En revanche, il n'y a pas pour autant de garantie de paiement. S’il n’y a pas la provision nécessaire sur le compte du débiteur le jour du règlement, le virement ne sera pas exécuté. En outre contrairement aux effets de commerce, il est impossible pour le créancier de dresser protêt en cas d'impayé.

Tableau de synthèse

Moyens de paiement

Avantages

Inconvénients

Espèces

Moyen de paiement gratuit

Solution la plus simple pour des créances très faibles

Temps de traitement pour faire l'appoint et gérer la caisse et les remises en banque

Risque de faux billets

Adapté seulement pour des petites sommes (moins de 1.000 €), pour des paiements comptants

Chèques

Moyen de paiement gratuit

Risque de chèque rejeté pour défaut de provision

Carte bancaire

Moyen de paiement très développé et largement plébiscité par les consommateurs

Pas de risque d'impayé (CB rejetée en cas de provision insuffisante)
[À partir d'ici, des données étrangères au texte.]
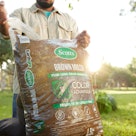 A man opening a bag of brown wood mulch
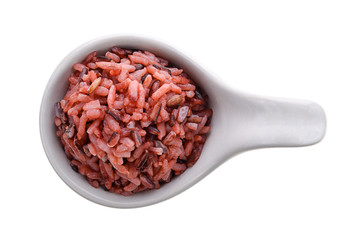 brown rice in white bowl on white background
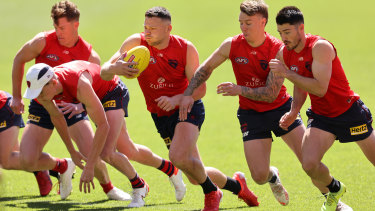 Steven May and his Demons teammates train the day before the grand final.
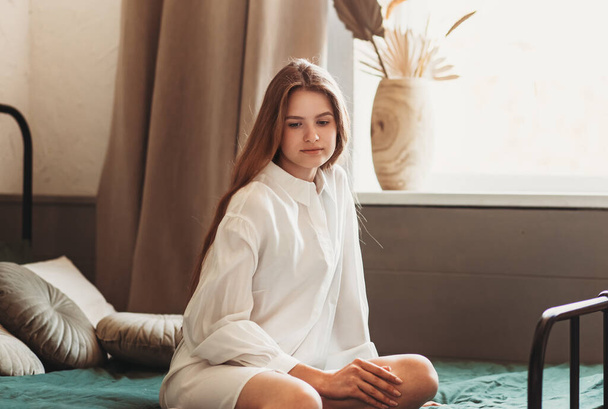 Reggeli portré egy komor fiatal lányról, hosszú hajjal egy ágyban a hálószobában. - Fotó, kép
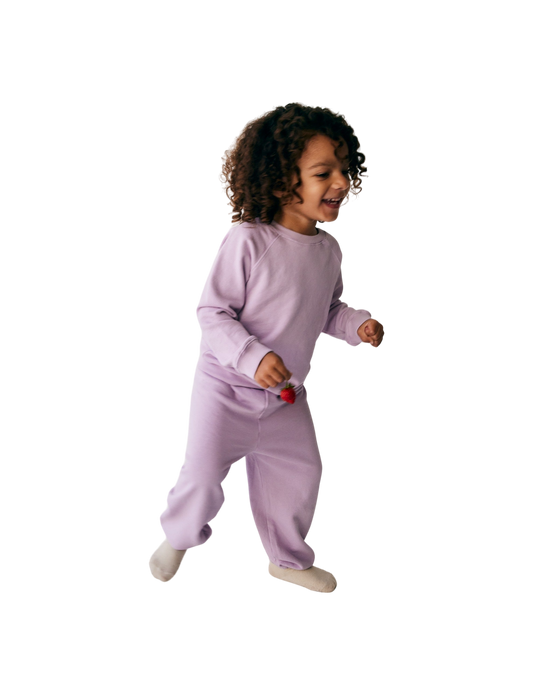 A young child with curly hair is joyfully running, wearing all the babies' The Lil' Classic Crewneck in light purple along with matching pants, both made from organic French terry cloth. Holding a small red object in one hand, the child appears to be indoors and is smiling.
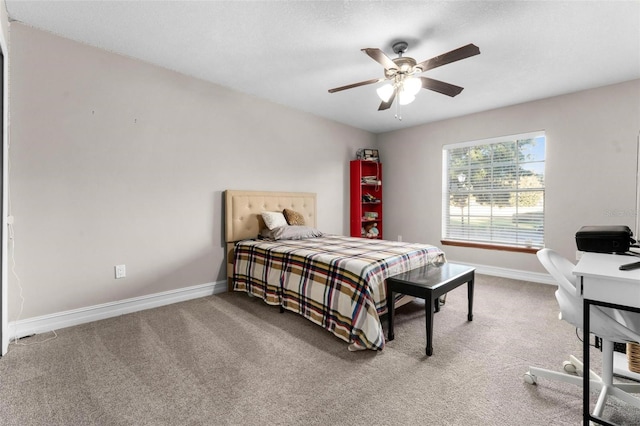 bedroom featuring ceiling fan and carpet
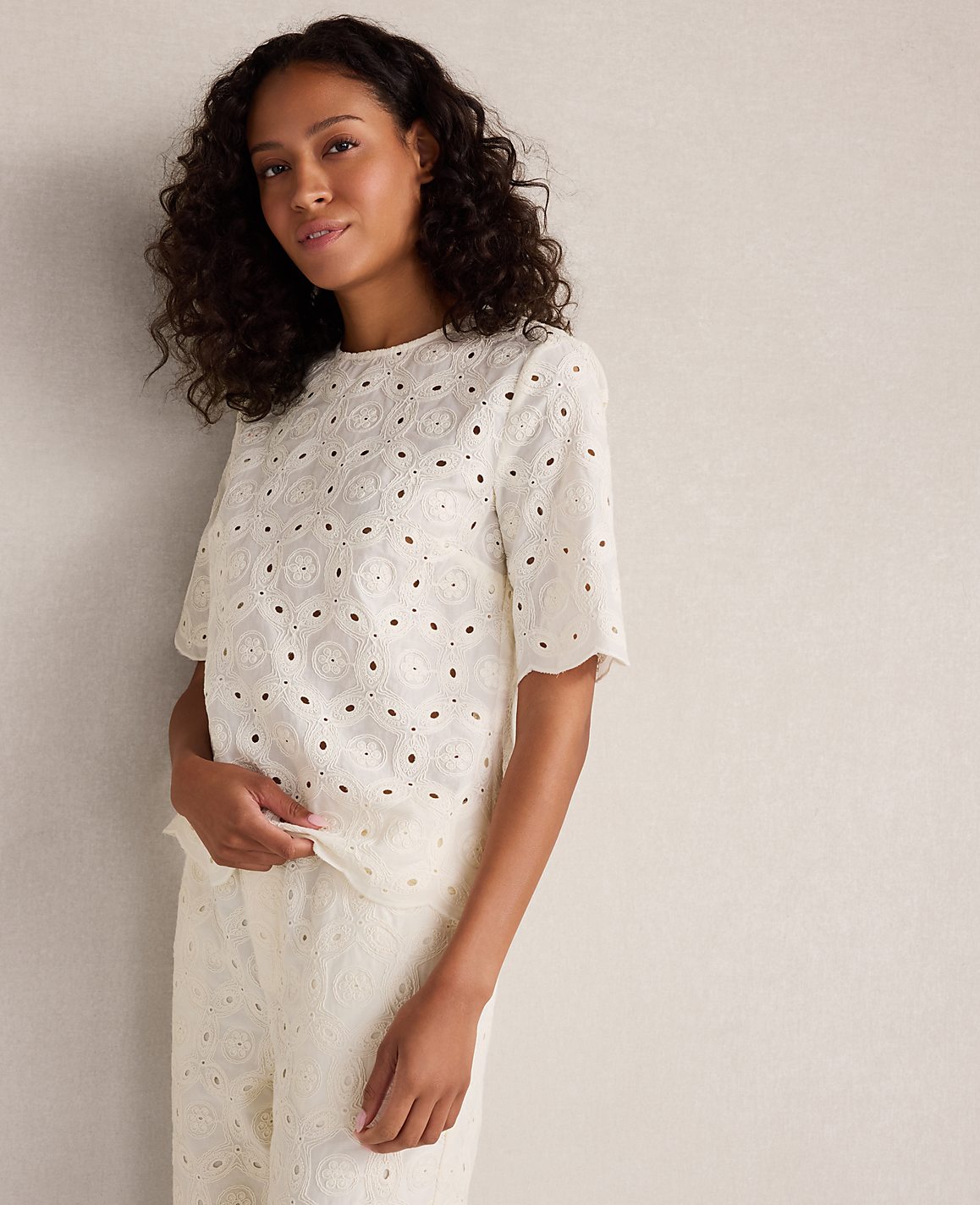 A woman in a white eyelet top and matching pants stands against a plain, textured wall.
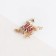 Brooch "Frog" traveler, red color in gold
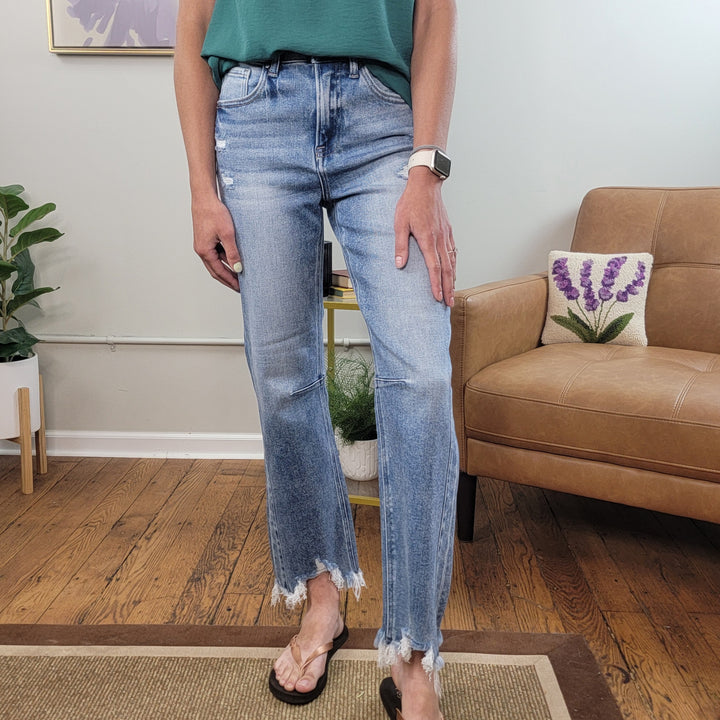 Indoors, a person wears Risen's Maya Crop Straight Jeans in light blue distressed denim with frayed hems, a green top, black sandals, and a smartwatch. Behind them are a tan chair with a lavender pillow and a green plant.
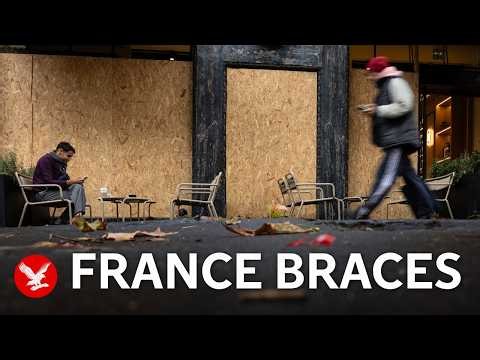Shop owners in France board up windows ahead of weekend protests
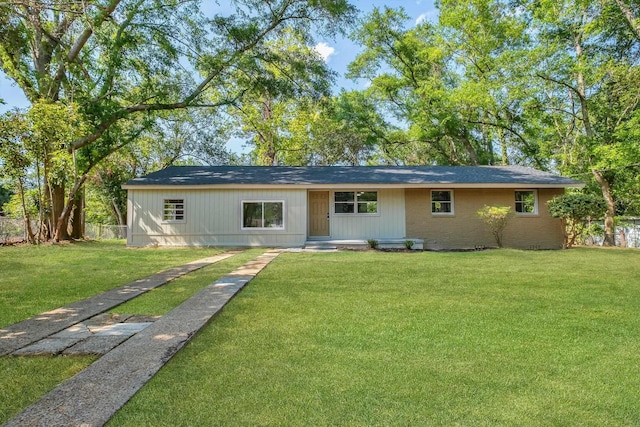 2212 Berkshire Dr, Tallahassee, FL 32304 - back of house featuring a yard and fence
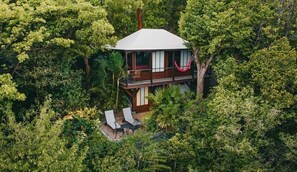 Een huis met twee verdiepingen, omringd door weelderige begroeiing, met een balkon en een terras.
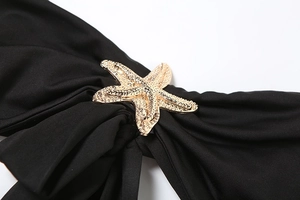 Detail of a golden starfish metal buckle on a black lace strapless long dress set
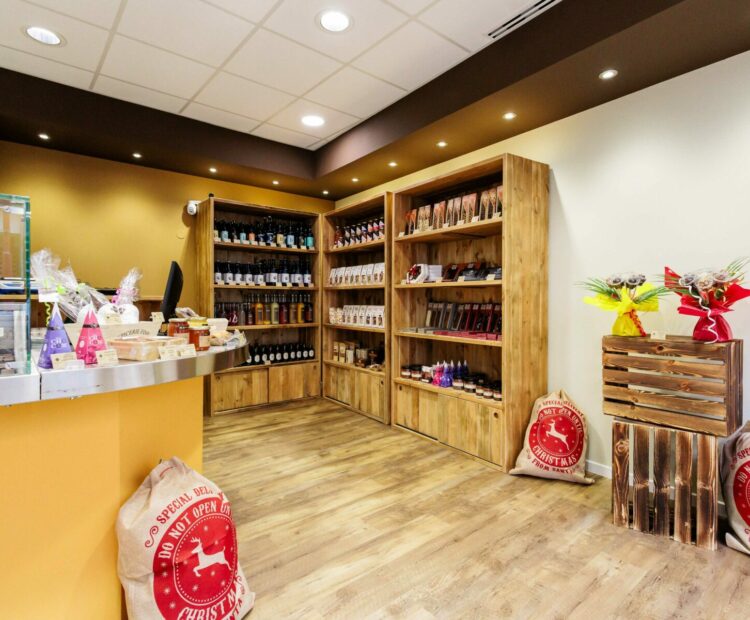 Une chocolaterie cosy avec des étagères en bois présentant divers produits chocolatés. Le comptoir de gauche est doté d'un écran d'ordinateur et est décoré d'articles cadeaux emballés. Le sol est en bois et l’éclairage est chaleureux, créant une atmosphère accueillante, grâce à notre équipe dédiée projets d’agencement intérieur.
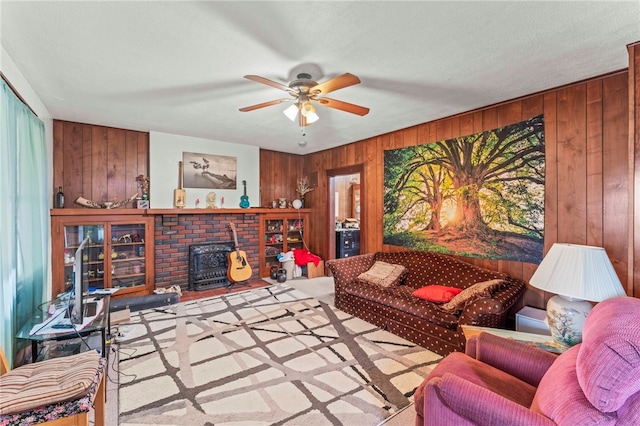 living room featuring wood walls, a wood stove, a brick fireplace, and ceiling fan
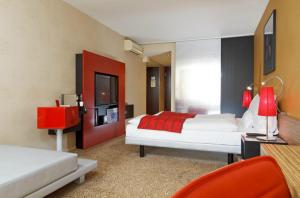 Krevet ili kreveti u jedinici u okviru objekta Post Hotel Weggis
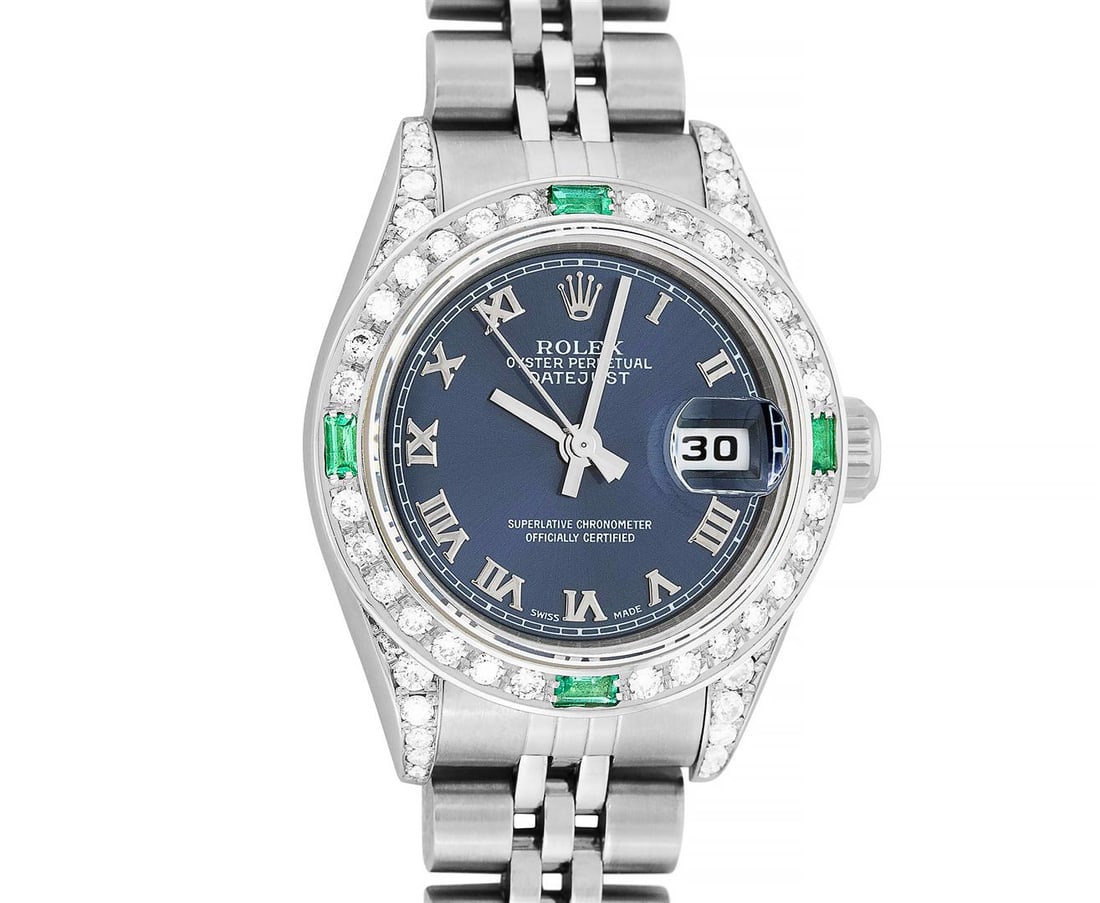 Rolex Ladies Quickset Stainless Steel Blue Roman 18K White Gold Diamond & Emeral: One Ladies Pre Owned Quickset Stainless Steel Rolex Datejust Polished Bright with Satin Finish, Serviced & Electronically Tested, Rolex Stainless Steel Case: 26mm, Custom Diamond Lugs: Added Diamonds
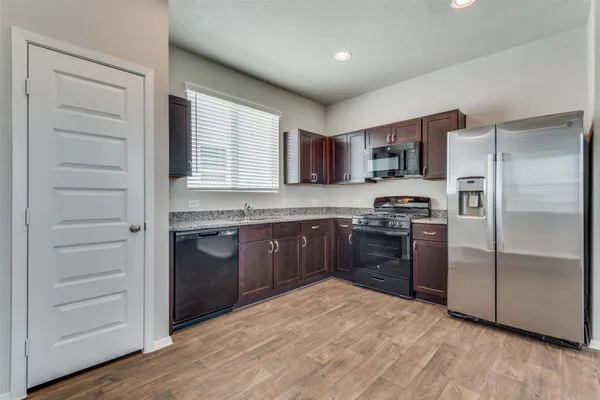 a kitchen with a refrigerator stove and wooden cabinets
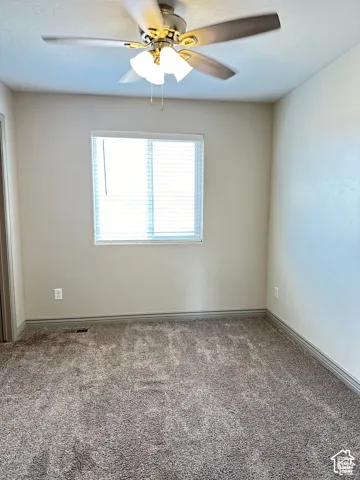 Neutral-toned interior featuring textured carpeting, a multi-blade ceiling fan with integrated light fixture, and a single-pane window with horizontal blinds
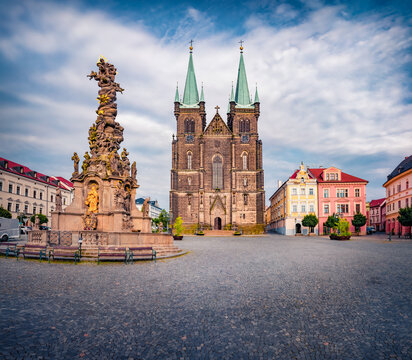 Beautiful summer view of Kostel Nanebevzet&iacute; Panny Marie and Column of Transfiguration. Spectacular evening cityscape of Chrudim town, Czech Republic, Europe. Traveling concept background.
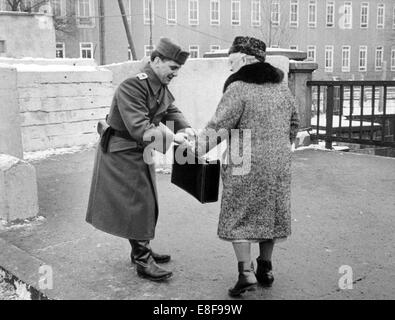 Ein freundliches Volk Polizist hilft einer älteren West-Berlin Frau, die die Pass-Kampagne 1963, an einem der fünf Grenzen verwendet, um ihre Verwandten in Ost-Berlin besuchen. Die Bundesrepublik Deutschland und der Deutschen Demokratischen Republik wurden durch einen Eisernen Vorhang vom 13. august 1961, der Tag der Gebäude der Berliner Mauer bis zum Fall der Berliner Mauer am 9. November 1989 aufgeteilt. Stockfoto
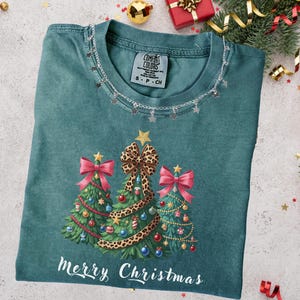 May include: Teal t-shirt featuring a Christmas tree design. The design includes three decorated Christmas trees with bows, ornaments, and a leopard print bow. The text "Merry Christmas" is printed at the bottom. A silver chain with star charms decorates the neckline.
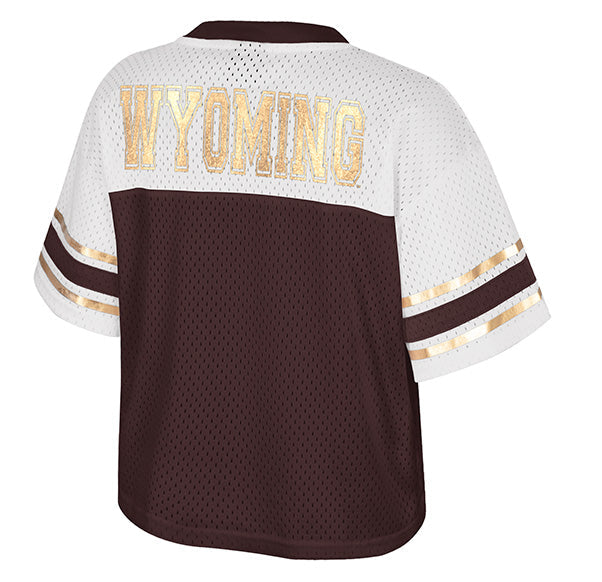 A women's short-sleeve athletic jersey shown from the back, featuring a white mesh upper section with 'WYOMING' in metallic gold lettering, a solid dark brown lower body, and gold and brown stripes on the sleeves.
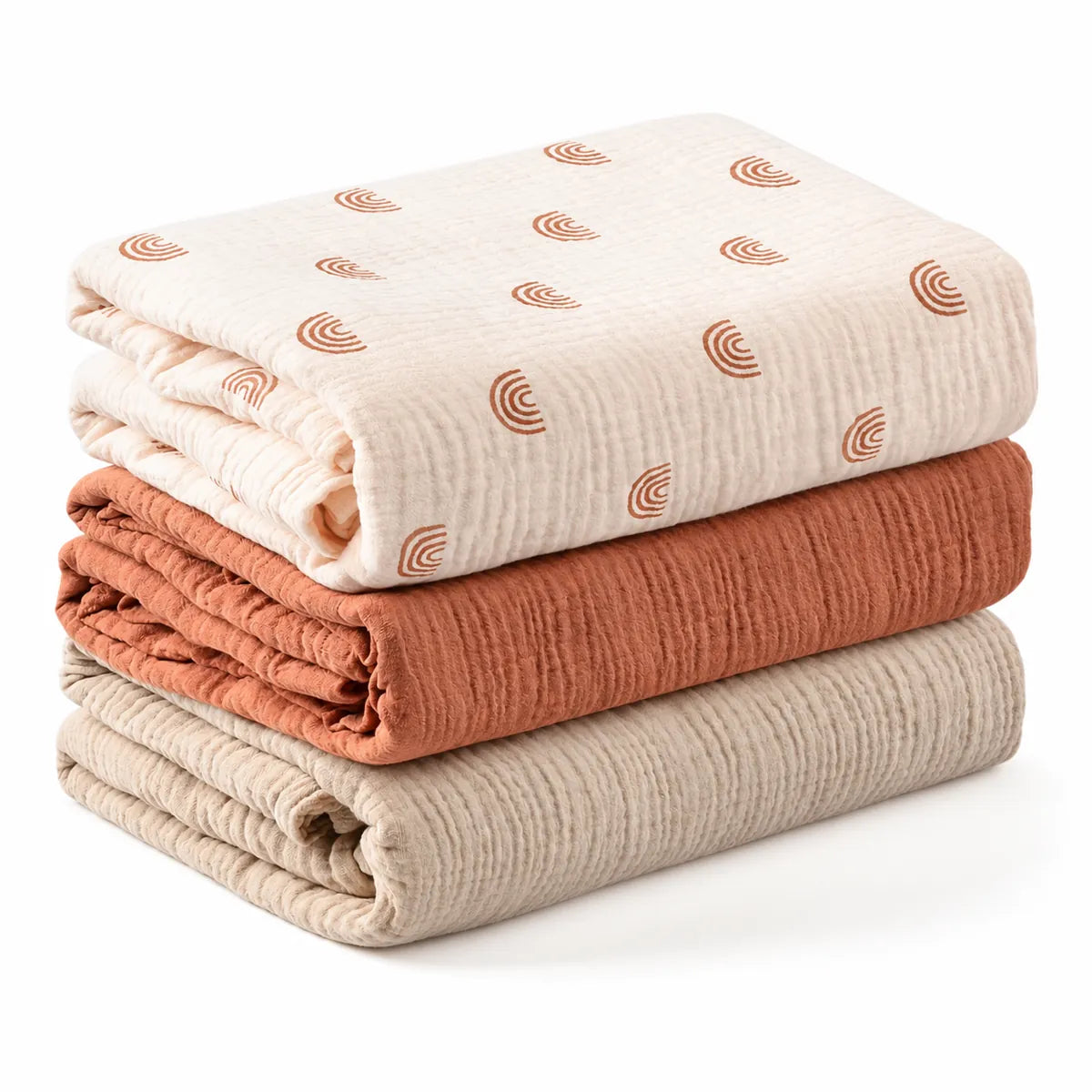 Lot de trois couvertures bébé pliées : écru à motifs arc-en-ciel, terracotta uni et beige uni.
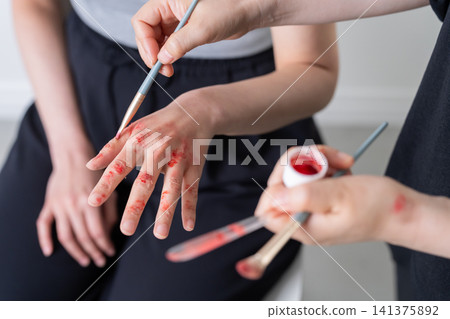 Makeup artist who applies special effects makeup to actors Makeup artist who applies special effects makeup to actors 141375892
Paiement sans contact possible pour les montants qui n'excèdent pas 20 €

Mode de paiement payant :

  • pour le porteur de la carte : frais de tenue de compte
  • pour le bénéficiaire des paiements : location ou achat du TPE (lecteur de carte), commission prélevée par la banque à chaque paiement

Mode de paiement adapté pour des paiements comptants

Virement

Simple, rapide et peu couteux

Aucune maîtrise de l'échéance pour le créancier

Prélèvement

Maîtrise de l'échéance par le créancier

Pas toujours accepté par le débiteur qui perd la main sur l'échéance

Prélèvement non réalisé en cas de provision insuffisante

Possibilité pour le client de faire opposition, en cas de contestation de la somme due

Effets de commerce

Permet un paiement à échéance avec une garantie en cas d'impayé (possibilité de dresser "protêt")

Temps de traitement et de saisie sur l'espace Internet

Nécessite l'acceptation du créancier avant échéance

Virement commercial (VCOM)

Permet un paiement à échéance automatique

Aucune garantie de paiement en cas de provision insuffisante

Compte tenu des avantages et inconvénients de chacun de ces moyens de paiement, un professionnel aura intérêt  à privilégier (ou à encourager) pour les paiements comptants :

  • les règlements par espèces pour les faibles montants
  • par carte bancaire pour les sommes plus importantes (au-delà de 20 €).

L'acceptation des chèques reste problématique compte tenu du risque d'impayé, mais peut s'avérer nécessaire au niveau commercial, voire obligatoire pour les adhérents à un OGA.

Pour les relations avec les professionnels, auprès desquels un délai de paiement est consenti, le prélèvement semble la solution idéale pour un fournisseur puisqu'il maîtrise et fixe l'échéance et les montants dus. Les virements commerciaux (VCOM) et les effets de commerce offrent dans une moindre mesure, la maîtrise des échéances. Néanmoins, le virement simple reste majoritaire dans les moyens de paiement entre professionnels.